Qualsiasi tipo di situazione può servire a mettere alla prova e a rafforzare le relazioni e i legami interpersonali. Questo vale anche per quelle circostanze – per fortuna ignote alla maggioranza delle coppie – in cui una decisione sbagliata può essere una potenziale causa di pericolo. Proprio per questo il numero 13 di Notes from Outside è così interessante: si tratta del racconto di un’escursione di un mese sulle Alpi svizzere che per Nic e per il suo compagno James non è stata soltanto una prova fisica, ma anche una sfida coraggiosa per crescere come coppia. Tra stanchezza, sudore e a volte anche paura, riusciranno ad arrivare alla fine dell'escursione rivolgendosi ancora la parola? Non aggiungo altro. Goditi la lettura e se desideri inserire questa avventura nella tua To Do List per l’estate del 2024, dai un'occhiata alla relativa Raccolta.

Catherine

Editor – Notes from Outside

Ho cominciato a correre e a ridere, con una risatina infantile che quasi mi si fermava in gola mentre saltellavo lungo l'altopiano. Per qualche ragione non sentivo più il peso dello zaino. Quando mi sono voltata, ho visto James che scuoteva la testa e sorrideva.
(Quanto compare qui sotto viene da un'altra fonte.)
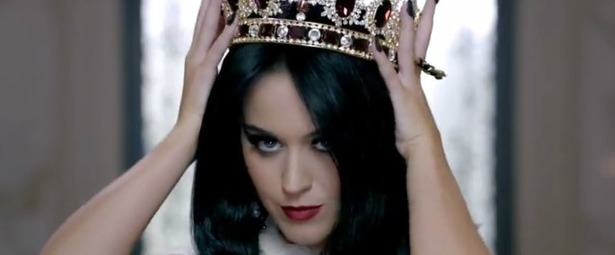 katy-perry-killer-queen-still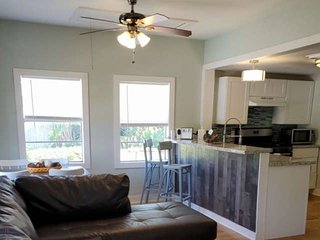 20% off May Weekday Stay -10 min Walk to Beach -Fenced Yard - Dogs Welcome - Fre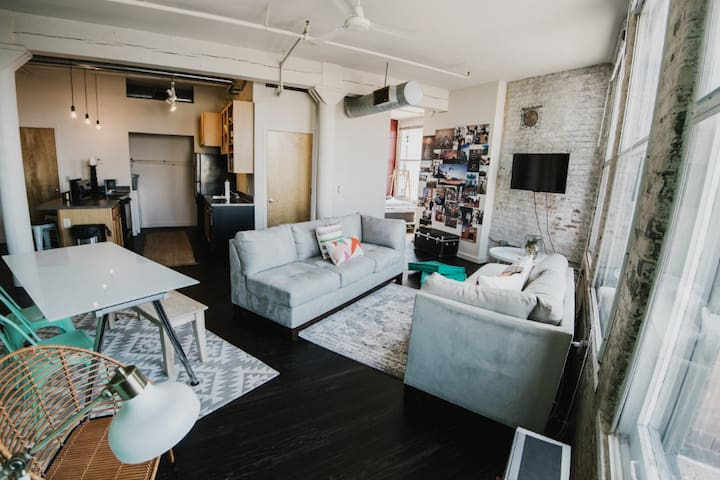 Clean apt just for you | 2BR in Dayton
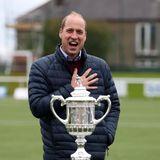 Diesen Preishat Prinz William zwar nicht gewonnen, drückt aber den Finalisten des Scottish FA Cups, dem wichtigsten Pokalwettbewerb Schottlands, für das Spiel am darauf folgenden Tag fest die royalen Daumen.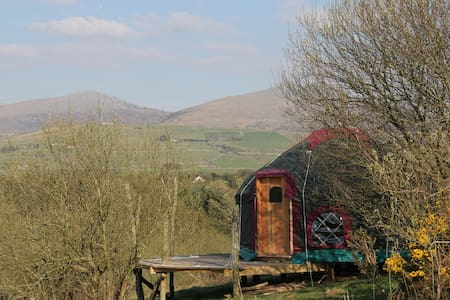 Beautiful Yurt, mountain and sea - Clynnog-fawr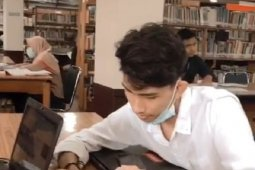 Sejumlah mahasiswa dan pelajar enjoy kerjakan tugas daring di perpustakaan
Era il 25° giorno della nostra escursione di un mese attraverso la Svizzera sul Sentiero dei Passi Alpini, una faticosa camminata di 700 km con 38.000 metri di dislivello. Non so esattamente se in quel momento avessi finalmente ritrovato le mie gambe da escursionista o fossi semplicemente in preda al delirio, fatto sta che mi sentivo al settimo cielo. Ci stavamo avvicinando all'Alp Catogne, alla nostra destra c'era la stretta Valle di Le Châtelard e dall'altra parte le acque turchesi e lattiginose del Lac d'Emosson. Pur essendo splendido, non era il mio panorama preferito di tutto il viaggio, quindi non so perché ho scelto proprio questo momento per scaricarmi delle mie ansie e lasciarmi finalmente andare sul sentiero. Poco prima, mentre setacciavo la mia playlist di Spotify alla ricerca di canzoni motivazionali per affrontare la giornata, avevo riscoperto Coming Around Again, un pezzo di Simon Webbe del 2006. Nonostante fossero passati 17 anni dall'uscita di quella canzone smielata, la Nic allora ventiduenne si ricordava tutte le parole. Sono sicura al 99% che quando Simon Webbe la cantava, non pensasse alla traversata di un Paese a piedi, ma quel giorno mi ha senza dubbio dato una bella spinta.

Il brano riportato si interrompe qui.